We use **direct vendor-specific API clients** rather than wrapper libraries:

| Aspect | Direct APIs | Wrapper Libraries |
|--------|-------------|-------------------|
| Reliability | ✅ Full control | ❌ Wrapper bugs |
| Dependencies | ✅ Minimal (httpx) | ❌ Heavy (~50-100MB) |
| Debugging | ✅ Clear traces | ❌ Abstraction layers |
| Maintenance | ✅ We control | ❌ Wait for updates |

This approach keeps the package lightweight, reliable, and easy to debug.

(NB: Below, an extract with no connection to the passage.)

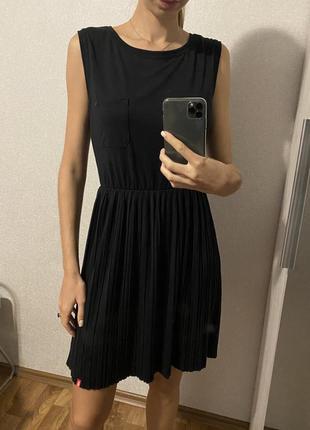 Чёрное платье низ плиссе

### Supported LLM Providers

| Provider | Client | Models | Free Tier |
|----------|--------|--------|-----------|
| **Groq** | `GroqClient` | llama-3.1-8b-instant | ✅ Generous |
| **Google Gemini** | `GeminiClient` | gemini-2.5-flash | ✅ Generous |
| **OpenAI** | `OpenAIClient` | gpt-4o-mini | ❌ Paid |
| **Anthropic** | `AnthropicClient` | claude-sonnet-4-20250514 | ❌ Paid |
| **DeepSeek** | `DeepSeekClient` | deepseek-chat | ✅ Low cost |
| **Mistral** | `MistralClient` | mistral-small-latest | ❌ Paid |
| **Ollama** | `OllamaClient` | llama3 | ✅ Free (local) |

## Upcoming Key Innovations

### 🧠 LLMs support Causal Discovery and Inference

- Initially LLM will work with **graph averaging** to resolve uncertain edges (use entropy to decide edges with uncertain existence or direction)
- Integration into **structure learning** algorithms to provide knowledge for "uncertain" areas of the graph
- LLMs analyse learning process and errors to **suggest improved algorithms**
- LLMs used to preprocess **text and visual data** so they can be used as inputs to structure learning

### 🤝 Human Engagement

- **Natural language constraints**: Specify domain knowledge in plain English
- **Expert knowledge incorporation** by converting expert understanding into algorithmic constraints
- LLMs convert **natural language questions** to causal queries
- **Interactive causal discovery** where structure learning or LLMs identify areas of causal uncertainty and can test causal hypotheses through dialogue

### 🪟 Transparency and interpretability

- LLMs **interpret structure learning process** and outputs, including their uncertainties
- LLMs **interpret causal inference** results including uncertainties
- **Contextual graph interpretation** to explain variable meanings and relationships
- **Uncertainty communication** with clear explanation of confidence levels and limitations
- **Report generation** including automated research summaries and methodology descriptions

### 🔒 Stability and reproducibility

- **Cache queries and responses** so that experiments are stable and repeatable even if LLMs themselves are not
- **Stable randomisation** of e.g. data sub-sampling

### 💰 Efficient use of LLM resources (important as an independent researcher)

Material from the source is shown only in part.